## TASK OBJECTIVE
Pull every line of the entries that has the word "pour".

>>>

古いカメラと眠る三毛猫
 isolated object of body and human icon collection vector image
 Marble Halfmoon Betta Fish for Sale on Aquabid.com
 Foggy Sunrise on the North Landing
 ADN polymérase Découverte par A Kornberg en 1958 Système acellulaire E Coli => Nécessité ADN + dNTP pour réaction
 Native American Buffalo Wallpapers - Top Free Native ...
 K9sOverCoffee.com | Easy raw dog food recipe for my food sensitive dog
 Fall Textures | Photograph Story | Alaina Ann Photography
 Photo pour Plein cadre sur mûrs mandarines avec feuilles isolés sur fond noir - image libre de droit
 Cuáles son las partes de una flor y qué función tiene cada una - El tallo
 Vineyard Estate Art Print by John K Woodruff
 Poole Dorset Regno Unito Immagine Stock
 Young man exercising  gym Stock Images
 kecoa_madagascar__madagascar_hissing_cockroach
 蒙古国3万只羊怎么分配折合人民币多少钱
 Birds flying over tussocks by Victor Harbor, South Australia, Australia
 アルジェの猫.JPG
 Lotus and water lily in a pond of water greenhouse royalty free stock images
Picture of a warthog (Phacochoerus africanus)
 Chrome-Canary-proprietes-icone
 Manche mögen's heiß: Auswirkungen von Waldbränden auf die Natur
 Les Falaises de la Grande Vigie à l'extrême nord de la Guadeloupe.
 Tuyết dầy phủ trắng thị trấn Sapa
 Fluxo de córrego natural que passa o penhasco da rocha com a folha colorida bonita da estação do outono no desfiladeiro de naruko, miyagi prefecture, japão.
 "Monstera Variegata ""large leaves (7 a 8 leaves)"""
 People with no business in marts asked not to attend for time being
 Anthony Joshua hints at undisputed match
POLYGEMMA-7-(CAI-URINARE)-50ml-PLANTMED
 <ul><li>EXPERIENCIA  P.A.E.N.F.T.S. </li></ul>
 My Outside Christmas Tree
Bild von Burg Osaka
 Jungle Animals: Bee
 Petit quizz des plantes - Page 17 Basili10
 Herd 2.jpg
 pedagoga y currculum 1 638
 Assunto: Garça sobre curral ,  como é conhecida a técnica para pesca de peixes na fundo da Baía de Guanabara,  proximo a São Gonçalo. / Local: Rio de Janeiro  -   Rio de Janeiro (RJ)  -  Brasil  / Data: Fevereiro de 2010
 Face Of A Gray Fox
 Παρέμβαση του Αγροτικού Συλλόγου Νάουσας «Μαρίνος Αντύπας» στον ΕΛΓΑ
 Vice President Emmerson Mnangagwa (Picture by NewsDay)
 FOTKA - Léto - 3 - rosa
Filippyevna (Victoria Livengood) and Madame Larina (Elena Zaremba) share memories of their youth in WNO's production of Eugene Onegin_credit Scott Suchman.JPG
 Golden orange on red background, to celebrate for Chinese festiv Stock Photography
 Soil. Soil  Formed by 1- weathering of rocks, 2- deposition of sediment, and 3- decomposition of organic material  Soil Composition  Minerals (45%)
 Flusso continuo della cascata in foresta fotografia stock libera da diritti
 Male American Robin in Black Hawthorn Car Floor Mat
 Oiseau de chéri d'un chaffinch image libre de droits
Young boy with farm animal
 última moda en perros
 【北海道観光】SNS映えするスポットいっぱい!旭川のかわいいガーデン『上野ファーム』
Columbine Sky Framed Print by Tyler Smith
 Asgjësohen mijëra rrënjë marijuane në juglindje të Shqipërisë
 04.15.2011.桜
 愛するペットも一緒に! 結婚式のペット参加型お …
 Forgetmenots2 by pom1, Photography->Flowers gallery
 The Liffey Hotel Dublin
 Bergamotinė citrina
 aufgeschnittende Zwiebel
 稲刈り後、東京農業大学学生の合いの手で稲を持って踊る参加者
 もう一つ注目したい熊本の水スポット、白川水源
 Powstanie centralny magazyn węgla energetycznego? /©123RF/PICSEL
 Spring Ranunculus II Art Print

<<<

## SOLUTION FOR THIS EXERCISE
 ADN polymérase Découverte par A Kornberg en 1958 Système acellulaire E Coli => Nécessité ADN + dNTP pour réaction
 Photo pour Plein cadre sur mûrs mandarines avec feuilles isolés sur fond noir - image libre de droit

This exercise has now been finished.